Bu Citra memasuki kelas kami lantas duduk di bangkuku yang kosong. Praktik drama digelar di dalam kelas. Meja dan kursi yang sebelumnya tertata rapi, mulai diarahkan menempel ke tembok kelas untuk digunakan sebagai panggung.

“Untuk mempersingkat waktu, kelompok satu silakan tampil terlebih dahulu.”

Aku bersama sepuluh temanku memulai praktik hari ini. Kami memilih drama Roro Jonggrang mengingat alur yang digunakan sudah tidak asing. Babak pertama diawali adegan perseteruan antara Bandung Bondowoso—ditemani Patih yang diperankan oleh Gerrald—dan Prabu Boko yang diperankan oleh Regal dan Aqil. Seisi kelas yang tadinya ramai menjadi sunyi. Aku masih mencoba menetralkan kegugupan dalam dada.

Adegan penusukan Prabu Boko oleh Bandung Bondowoso mengakhiri babak pertama. Latar tempat hutan berganti menjadi area istana. Melisa dan Arla yang berperan sebagai dayang-dayang istana memasuki panggung dengan berlari. Ekspresi wajah mereka menyiratkan kepanikan. Melihat kedatangan dayang-dayang, Elisha—sebagai Ratu Prambanan—dan Tania—sebagai Roro Jonggrang—memerhatikan keduanya. Babak kedua diakhiri adegan Roro Jonggrang yang histeris mendengar kabar tentang Prabu Boko.
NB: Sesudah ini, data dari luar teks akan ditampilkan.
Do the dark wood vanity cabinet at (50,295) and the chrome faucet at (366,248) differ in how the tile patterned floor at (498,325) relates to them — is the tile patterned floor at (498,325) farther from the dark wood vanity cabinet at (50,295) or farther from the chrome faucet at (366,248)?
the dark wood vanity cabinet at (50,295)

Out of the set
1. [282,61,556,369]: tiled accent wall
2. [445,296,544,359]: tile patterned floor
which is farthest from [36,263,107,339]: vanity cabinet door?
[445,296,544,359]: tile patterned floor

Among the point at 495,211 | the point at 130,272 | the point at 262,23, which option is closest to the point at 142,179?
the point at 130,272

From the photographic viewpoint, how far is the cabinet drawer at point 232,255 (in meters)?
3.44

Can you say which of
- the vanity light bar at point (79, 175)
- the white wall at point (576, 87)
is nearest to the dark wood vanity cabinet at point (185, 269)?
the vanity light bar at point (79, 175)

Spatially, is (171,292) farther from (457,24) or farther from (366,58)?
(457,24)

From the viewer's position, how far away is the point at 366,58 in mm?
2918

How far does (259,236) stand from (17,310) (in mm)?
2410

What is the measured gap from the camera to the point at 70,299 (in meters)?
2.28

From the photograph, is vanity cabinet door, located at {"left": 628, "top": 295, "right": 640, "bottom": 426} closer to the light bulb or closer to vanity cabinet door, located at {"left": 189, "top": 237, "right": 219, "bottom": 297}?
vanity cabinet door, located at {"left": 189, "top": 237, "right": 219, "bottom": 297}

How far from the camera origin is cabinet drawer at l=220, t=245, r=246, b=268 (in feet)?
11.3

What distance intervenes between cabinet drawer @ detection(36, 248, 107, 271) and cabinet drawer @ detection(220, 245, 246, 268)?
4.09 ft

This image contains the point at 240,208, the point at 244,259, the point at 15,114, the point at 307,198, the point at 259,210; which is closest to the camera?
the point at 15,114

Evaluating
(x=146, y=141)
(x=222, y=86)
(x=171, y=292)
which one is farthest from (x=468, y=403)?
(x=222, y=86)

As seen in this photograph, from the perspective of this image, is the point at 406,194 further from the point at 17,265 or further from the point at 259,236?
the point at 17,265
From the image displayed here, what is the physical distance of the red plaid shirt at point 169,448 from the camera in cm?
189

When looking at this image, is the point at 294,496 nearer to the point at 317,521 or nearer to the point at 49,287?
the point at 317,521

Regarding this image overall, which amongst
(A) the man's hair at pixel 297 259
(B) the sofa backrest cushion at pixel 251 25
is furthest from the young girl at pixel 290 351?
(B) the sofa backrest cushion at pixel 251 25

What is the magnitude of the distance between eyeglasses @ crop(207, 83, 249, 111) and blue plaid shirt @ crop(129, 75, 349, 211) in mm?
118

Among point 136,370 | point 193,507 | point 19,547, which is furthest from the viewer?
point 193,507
“Sebentar lagi kita masuk,” ujarku pada Nera dan Ariella yang seperan denganku—sebagai rakyat—di praktik kali ini. Aku mengambil napas untuk menstabilkan degup jantung yang tak keruan.

Kami bertiga memasuki panggung sandiwara setelah latar tempat berubah menjadi pedesaan. Bedanya, aku dan Nera duduk bersandar pada dinding sementara Ariella berada di bagian kiri untuk menunggu giliran masuk. Adegan pertama di babak ketiga adalah Bandung Bondowoso dan Patih tengah berjalan mengitari desa. Kesombongan Bandung Bondowoso tampak di babak ini. Sementara tokoh yang kuperankan, hanya beradegan memetik kangkung sembari memerhatikan adegan Bandung Bondowoso memandangi Roro Jonggrang yang melintas. Setelah mengucap beberapa dialog, Bandung Bondowoso dan Patih keluar area drama.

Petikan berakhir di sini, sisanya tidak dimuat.